Wow, I like the roof, hood and doors, Just need to do that to the current R56-R55 Dont like the new shape. Looks like the isuzu vehicross


----------



## idc4mhc (Aug 18, 2008)

Yeah there is some resemblance.
I love the roof with the multi glass and solar panel. I also dig the side-swing rear gate.
But my favorite feature has got to be the "chrytal-globe" Nav System!


----------



## Rich_Jenkins (Jul 12, 2003)

That is just about the stupidest thing I have ever seen.


----------



## idc4mhc (Aug 18, 2008)

Never seen a Pontiac Aztec?

I think this MINI looks pretty cool. Probably not designed for the MINI purist, but it is a sweet alternative to a CRV or Sportage or Escape.


----------



## NJREDZ06 (Mar 31, 2008)

I like it


----------



## clubboy (Jul 18, 2008)

The Mini is unique. This resembles many other SUVs and doesn't stand out against them like the mini does other cars. So it's bleh in my books.


----------



## phong (Jul 5, 2007)

it's unique but i think it should get rid a bit of its "bubbly" looks


----------



## clubboy (Jul 18, 2008)

phong said:


> it's unique but i think it should get rid a bit of its "bubbly" looks


I don't think it comes even remotely close to the ratio of uniqueness that Mini cars have towards other cars. My two cents.


----------



## mustaine (Nov 9, 2007)

idc4mhc said:


> Never seen a Pontiac Aztec?


Now that is some design marvel. :rofl::rofl::rofl:


----------



## mtbscott (Jul 16, 2003)

I think BMW/MINI is getting greedy. They are already selling as many of their "original" MINI's as they can produce, have just added the Clubman, but this just strays too far from the concept. I don't want MINI to have something for everyone, part of their appeal is that they aren't seen as mainstream.


----------



## clubboy (Jul 18, 2008)

mtbscott said:


> I think BMW/MINI is getting greedy. They are already selling as many of their "original" MINI's as they can produce, have just added the Clubman, but this just strays too far from the concept. I don't want MINI to have something for everyone, part of their appeal is that they aren't seen as mainstream.
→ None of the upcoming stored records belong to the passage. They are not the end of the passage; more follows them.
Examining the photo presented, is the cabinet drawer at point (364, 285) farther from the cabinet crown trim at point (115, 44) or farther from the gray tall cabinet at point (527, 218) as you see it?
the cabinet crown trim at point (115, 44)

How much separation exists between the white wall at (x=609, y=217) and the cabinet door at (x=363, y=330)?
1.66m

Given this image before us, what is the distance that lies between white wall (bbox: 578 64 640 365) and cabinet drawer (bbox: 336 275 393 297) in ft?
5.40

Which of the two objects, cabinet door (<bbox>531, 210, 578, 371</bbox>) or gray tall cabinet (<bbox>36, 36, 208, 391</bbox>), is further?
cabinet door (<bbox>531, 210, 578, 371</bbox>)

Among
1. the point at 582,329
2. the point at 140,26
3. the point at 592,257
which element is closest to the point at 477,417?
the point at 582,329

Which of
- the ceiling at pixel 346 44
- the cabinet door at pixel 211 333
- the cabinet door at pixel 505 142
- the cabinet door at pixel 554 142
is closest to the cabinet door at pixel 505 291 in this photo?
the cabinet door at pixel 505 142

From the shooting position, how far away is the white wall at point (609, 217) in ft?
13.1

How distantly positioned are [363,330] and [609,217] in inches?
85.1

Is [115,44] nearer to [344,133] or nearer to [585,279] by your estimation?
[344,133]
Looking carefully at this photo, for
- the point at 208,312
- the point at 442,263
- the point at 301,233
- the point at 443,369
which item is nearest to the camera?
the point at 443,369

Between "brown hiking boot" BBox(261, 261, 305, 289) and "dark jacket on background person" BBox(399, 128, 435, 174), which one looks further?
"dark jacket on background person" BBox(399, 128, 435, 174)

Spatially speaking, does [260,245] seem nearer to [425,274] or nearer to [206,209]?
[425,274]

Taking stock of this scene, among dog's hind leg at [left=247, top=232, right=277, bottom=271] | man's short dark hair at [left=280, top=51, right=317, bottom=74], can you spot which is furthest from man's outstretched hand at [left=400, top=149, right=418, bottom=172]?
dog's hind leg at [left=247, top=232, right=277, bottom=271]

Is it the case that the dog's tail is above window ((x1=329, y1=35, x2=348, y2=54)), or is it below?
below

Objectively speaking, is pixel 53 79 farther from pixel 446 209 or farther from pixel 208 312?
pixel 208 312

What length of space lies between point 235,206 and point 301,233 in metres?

I agree. There was a gentleman who went into the beer business and added different types of beer to his roster. Finally sold it and decided to do it all over, but make One beer (A pilsner) really well, and he's doing better business than he ever did being all things to all people. Cadillac once tried to be all things to all people and failed. Cimmaron anyone? Catera perhaps?


----------



## NJREDZ06 (Mar 31, 2008)

BMW/Mini has a broader demographic than Cadillac though.

Almost everything that BMW/Mini produces sells very well. I cannot fault them for trying the SAV/SUV crossover route. This market segment has become very popular since the larger 4x4's are a dying breed due to higher fuel costs.

I am keeping my mind open and will make my decisions once I drive it rather than making my decision based on a concept photo.


----------